----- EXERCISE INPUT

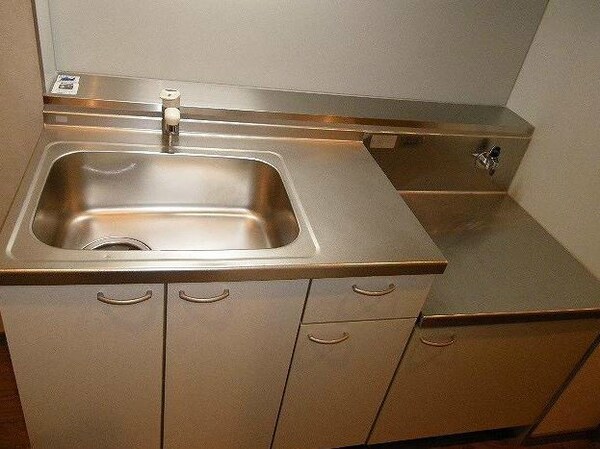 キッチン(★《見学予約受け付け中》・設備充実ハイグレードマンション★)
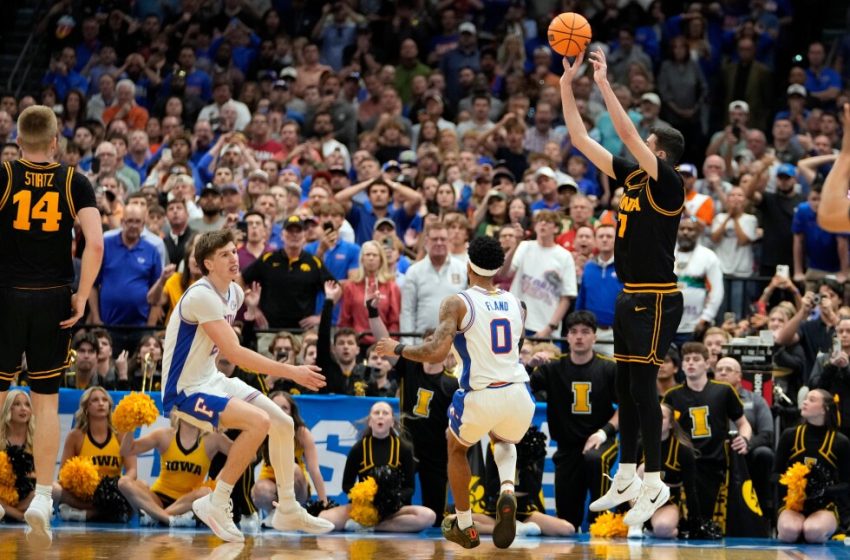  Iowa eliminates defending champ Florida from March Madness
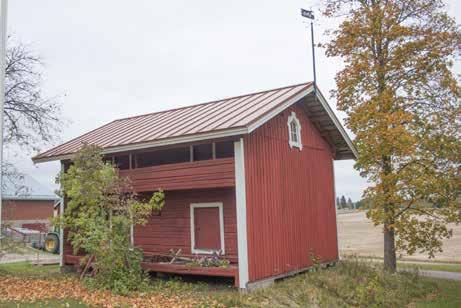 Sauna (108b; luokka 2) on vuodelta 1907 mutta se on koottu kahdesta vanhasta kehikosta 23, sementtitiilinen navetta (108c; luokka 3) vuodelta 1937 ja puimala (108d; luokka ) 1950-luvulta.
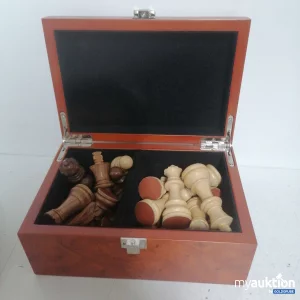 Auktion Schachspiel-Set im Holzkoffer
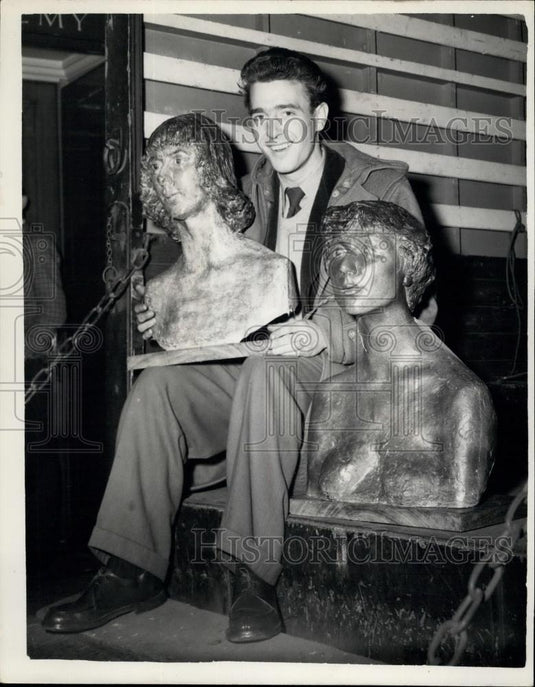 1953 Press Photo Graham Eccles With "Anne"/"Portrait of a Young Woman" Plaster - Historic Images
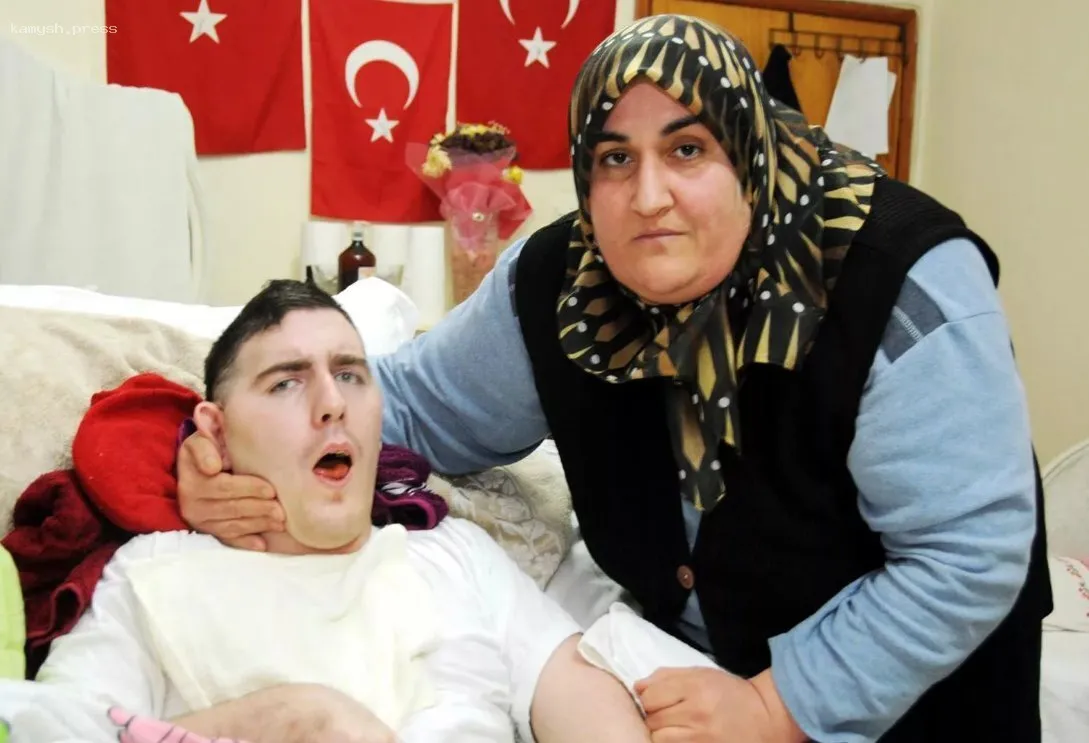 Жительница Турции оказала помощь парализованному россиянину, у которого появились несколько матерей из России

----------

Print the lines above exactly as they appear, leaving the pictures out of your answer.

§ **RESULT**:
 キッチン(★《見学予約受け付け中》・設備充実ハイグレードマンション★)
  Iowa eliminates defending champ Florida from March Madness
 Sauna (108b; luokka 2) on vuodelta 1907 mutta se on koottu kahdesta vanhasta kehikosta 23, sementtitiilinen navetta (108c; luokka 3) vuodelta 1937 ja puimala (108d; luokka ) 1950-luvulta.
 Auktion Schachspiel-Set im Holzkoffer
 1953 Press Photo Graham Eccles With "Anne"/"Portrait of a Young Woman" Plaster - Historic Images
 Жительница Турции оказала помощь парализованному россиянину, у которого появились несколько матерей из России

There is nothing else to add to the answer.